**DOCUMENT TEXT:**
----

There’s a tragic backstory here: as it turned out, this was the final recording by the great New York drummer Dave Campbell. Perhaps best known for his serpentine, turn-on-a-dime work with psychedelic rock band Love Camp 7, Campbell was also a terrific swing jazz player with a flair for Brazilian grooves, which comes across vividly on the more upbeat tunes here. This is a collection of counterintuitive versions of standards recorded with rock band instrumentation – electric guitar, bass, drums and Leif Arntzen’s soulful muted trumpet on two numbers – along with an obscure treasure by one of this era’s great lit-rock songwriters. It opens with The Very Thought of You, where Smith distinguishes her version from the famous Billie Holliday take with her inscrutable delivery, growing more playfully optimistic as she goes along. Guitarist Dann Baker (also of Love Camp 7) mashes up Barney Kessel and Wes Montgomery as he follows Smith’s emotional trajectory.

Interestingly, there are a couple of songs commonly associated with Sinatra here. Smith does I Could Write a Book as ebullient, optimistic swing: the song feels like it’s about jump out of its shoes, but Smith holds it in check over a slightly ahead-of-the-beat bassline And she does the title track a tad faster than the Ol’ Blue Eyes original, echoing the bartender’s desire to call it a night as much as the wee-hours angst of the lyrics, Baker with her every step of the way through an alternately woozy and vividly brooding interpretation.

----

**MATERIAL PROVIDED:**
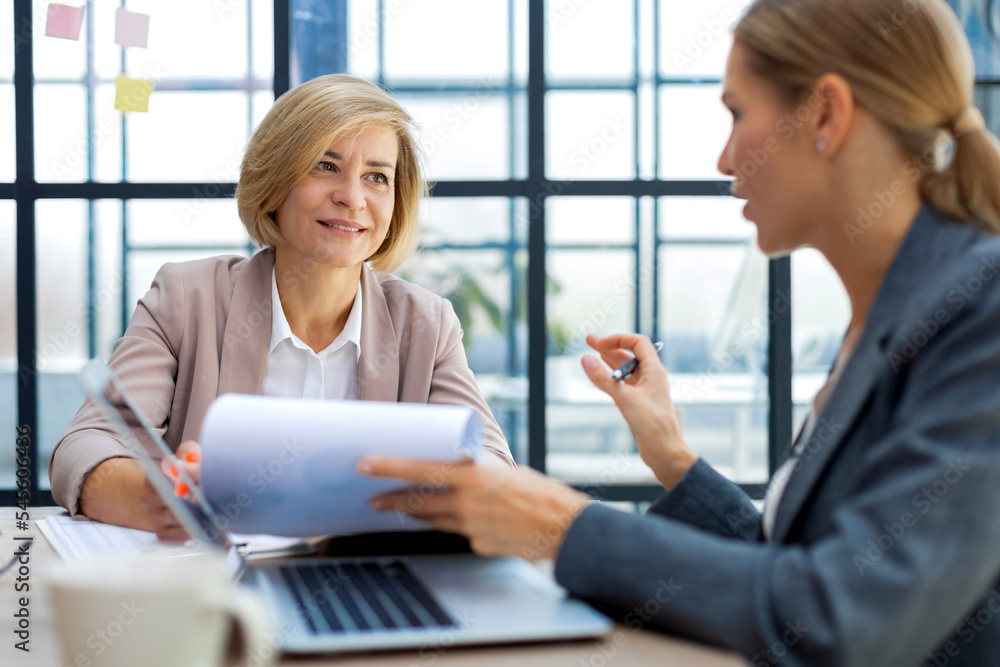 Image of two business women working in the office with documents. Image of two business women working in the office with documents.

----

**APPLY WHAT YOU READ:**
#1 Copy the album review starting at "Interestingly, there are" and ending at "vividly brooding interpretation.", with "bassline" replaced by "bass line".
#2 According to the album review, which band is Dave Campbell perhaps best known for?
The listing has nothing to do with the album review.

**ANSWERS IN ORDER:**
#1
Interestingly, there are a couple of songs commonly associated with Sinatra here. Smith does I Could Write a Book as ebullient, optimistic swing: the song feels like it’s about jump out of its shoes, but Smith holds it in check over a slightly ahead-of-the-beat bass line And she does the title track a tad faster than the Ol’ Blue Eyes original, echoing the bartender’s desire to call it a night as much as the wee-hours angst of the lyrics, Baker with her every step of the way through an alternately woozy and vividly brooding interpretation.

#2 The psychedelic rock band Love Camp 7.